* **STUDY MATERIAL**:
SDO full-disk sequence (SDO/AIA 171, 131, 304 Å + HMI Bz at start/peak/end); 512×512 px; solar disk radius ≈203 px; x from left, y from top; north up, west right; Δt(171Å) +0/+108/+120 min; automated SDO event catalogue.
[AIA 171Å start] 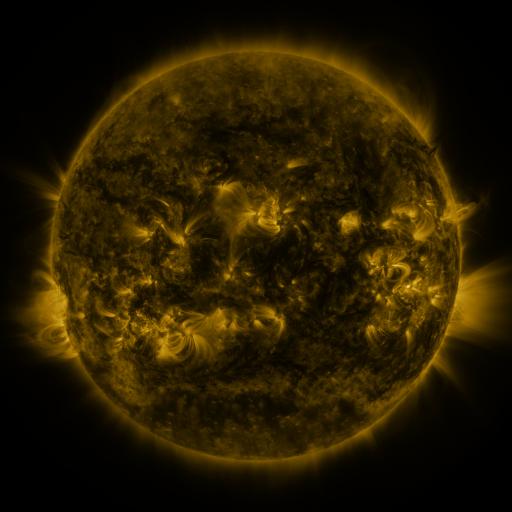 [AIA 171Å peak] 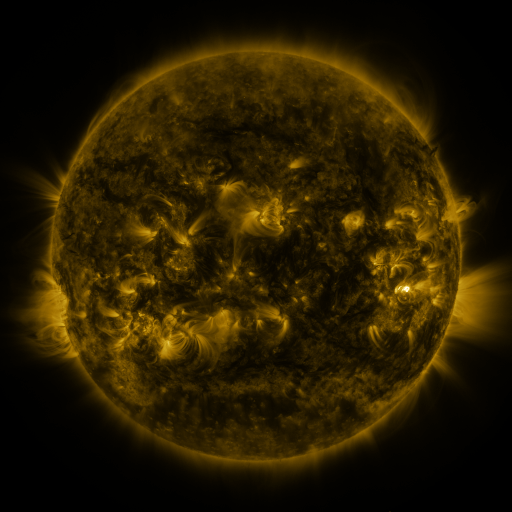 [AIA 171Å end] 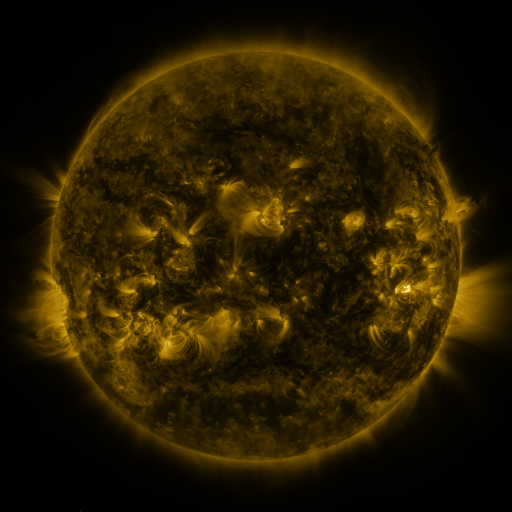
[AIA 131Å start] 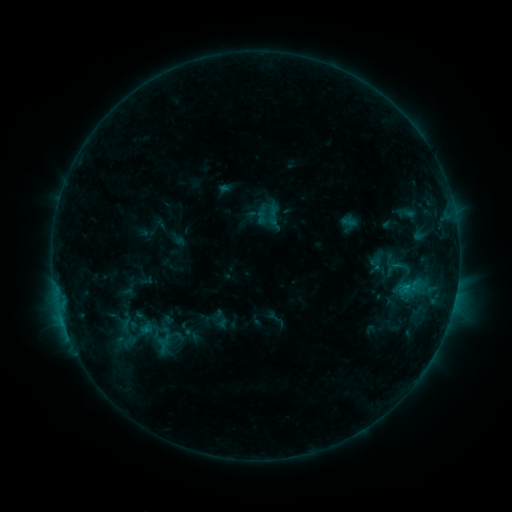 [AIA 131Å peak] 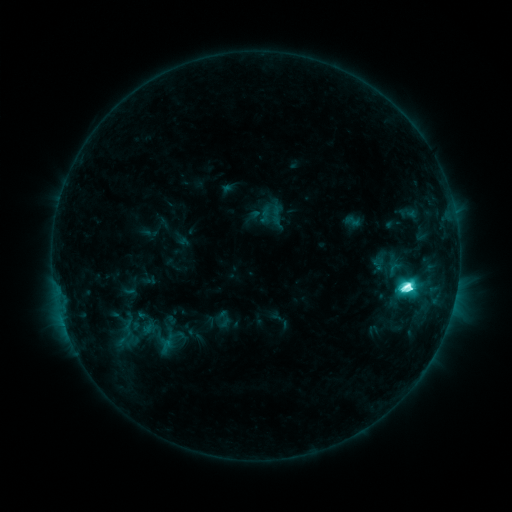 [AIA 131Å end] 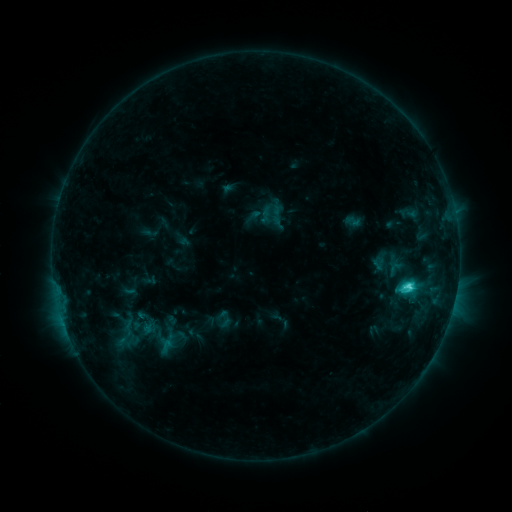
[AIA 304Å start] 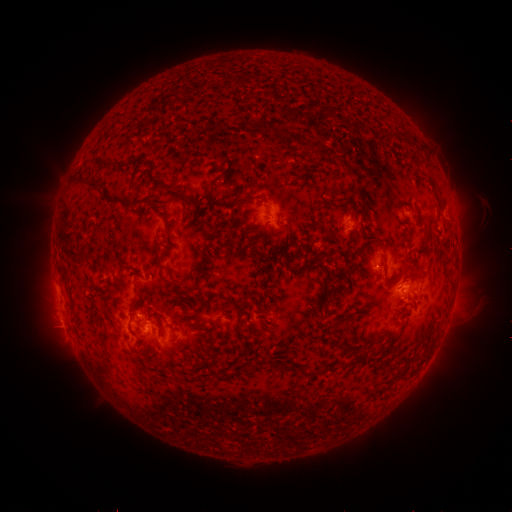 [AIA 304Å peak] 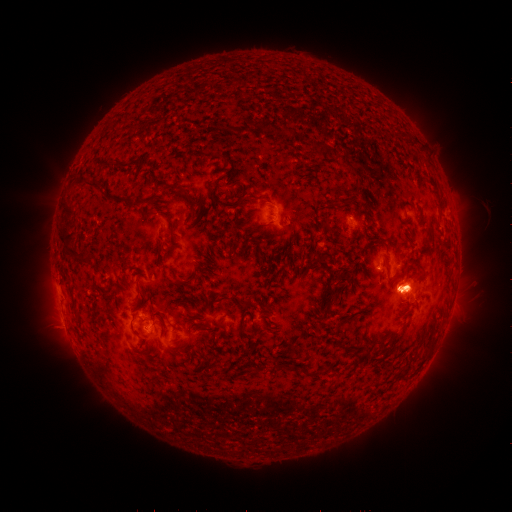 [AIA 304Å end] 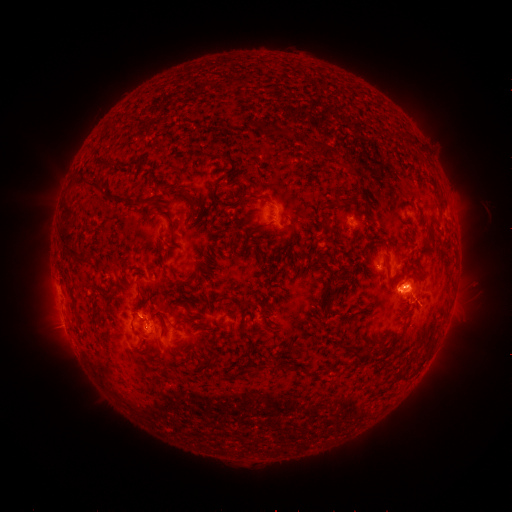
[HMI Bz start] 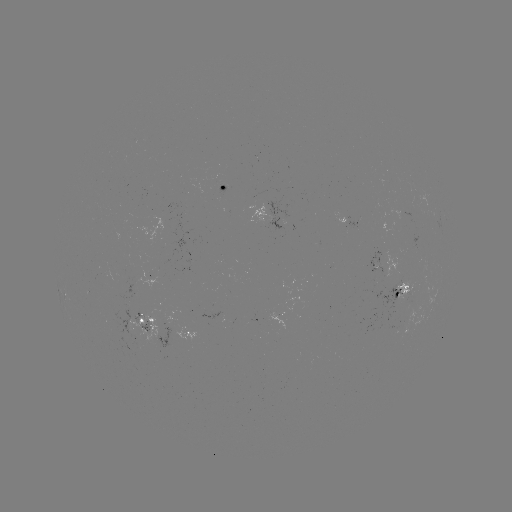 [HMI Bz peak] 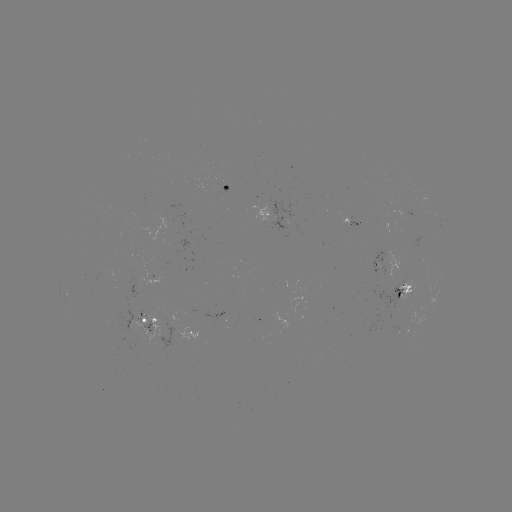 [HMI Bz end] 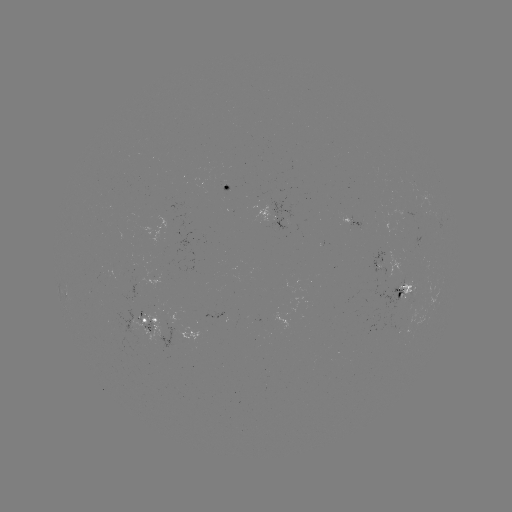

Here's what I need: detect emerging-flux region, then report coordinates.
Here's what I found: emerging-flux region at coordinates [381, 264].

...

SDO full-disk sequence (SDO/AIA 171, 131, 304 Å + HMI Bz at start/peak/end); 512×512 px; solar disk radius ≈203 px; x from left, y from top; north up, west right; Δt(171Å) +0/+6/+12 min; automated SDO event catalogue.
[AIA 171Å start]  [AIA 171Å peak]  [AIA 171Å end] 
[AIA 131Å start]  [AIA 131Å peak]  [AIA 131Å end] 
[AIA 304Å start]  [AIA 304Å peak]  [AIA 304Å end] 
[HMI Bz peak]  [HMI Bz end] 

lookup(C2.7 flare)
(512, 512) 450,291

* **INSTRUCTIONS FOR THE TASK**: List every line from the entries above in which "what" appears.

* **YOUR RESPONSE**:
Here's what I need: detect emerging-flux region, then report coordinates.
Here's what I found: emerging-flux region at coordinates [381, 264].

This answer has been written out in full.